*TO-DO ITEM A*:
Do these statements agree with the forum post about power amp clipping? Answer yes or no for each, quoting the deciding words from the post. (i) The power amp in the rig is borrowed. (ii) The power amp has a 1/4" phono input. (iii) Switching the Demeter to the lower-output level stopped the protection circuit from switching the amp off.
*TO-DO ITEM B*:
Can you duplicate the rows, starting with the row containing "maison baubigny 21340" and going on through the row containing "648 Boyd Lane Bsmt.", both included?

*SELECTED PASSAGE*:

■ ■ ■

Power amp clipping! Help needed please.

Discussion in 'Amps and Cabs [BG]' started by Classic5, Jan 18, 2003.

  1. Classic5


    Mar 31, 2002
    Finally, after about two years of saving, researching etc - I've put together my ideal rig.
    Demeter HBP-1 pre, 2 Wayne Jones 2x10's and currently a borrowed BSS power amp (1200W bridged 4 Ohms).

    One big problem though. The amps protection circuit keeps being activated, thereby switching the amp off. Ahhhh!

    I've tried to hook it up to a bag end s15d using bananna plugs - NO GOOD. I've tried to switch the Demeter from line level to moc level (less output apparently) - NO GOOD. Tried to play with the sensitivity knobs on the amp - NO GOOD. I've tried almost everything - NFG! Low volume too.

    What I want to do next is try the direct out of my GK400RB into the power amp, but I need to put a cable together. The amp has an XLR input so I'm using the XLR output from the Demeter. I need to put together a phono to male XLR so I can hook up the GK into the amp. This should also enable me to try the other line outs on the Demeter which are also 1/4" phono.

■ ■ ■

*GIVEN ENTRIES*:
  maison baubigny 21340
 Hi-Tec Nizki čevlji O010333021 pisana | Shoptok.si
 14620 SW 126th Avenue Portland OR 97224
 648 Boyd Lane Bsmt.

■ ■ ■

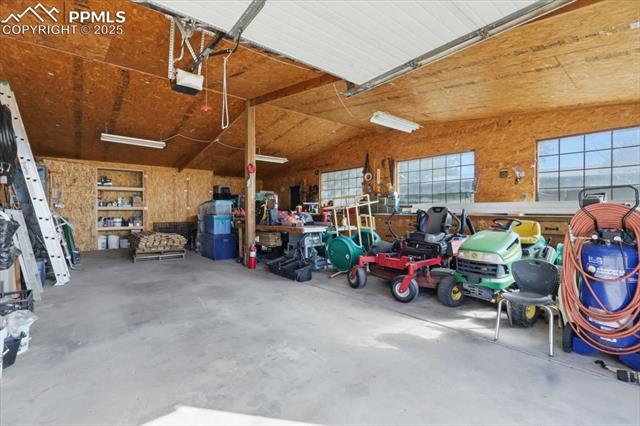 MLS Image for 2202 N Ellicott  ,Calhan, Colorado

■ ■ ■

*EXERCISE ANSWER A*:
(i) Yes: "currently a borrowed BSS power amp (1200W bridged 4 Ohms)"
(ii) No: "The amp has an XLR input"
(iii) No: "I've tried to switch the Demeter from line level to moc level (less output apparently) - NO GOOD."

*EXERCISE ANSWER B*:
  maison baubigny 21340
 Hi-Tec Nizki čevlji O010333021 pisana | Shoptok.si
 14620 SW 126th Avenue Portland OR 97224
 648 Boyd Lane Bsmt.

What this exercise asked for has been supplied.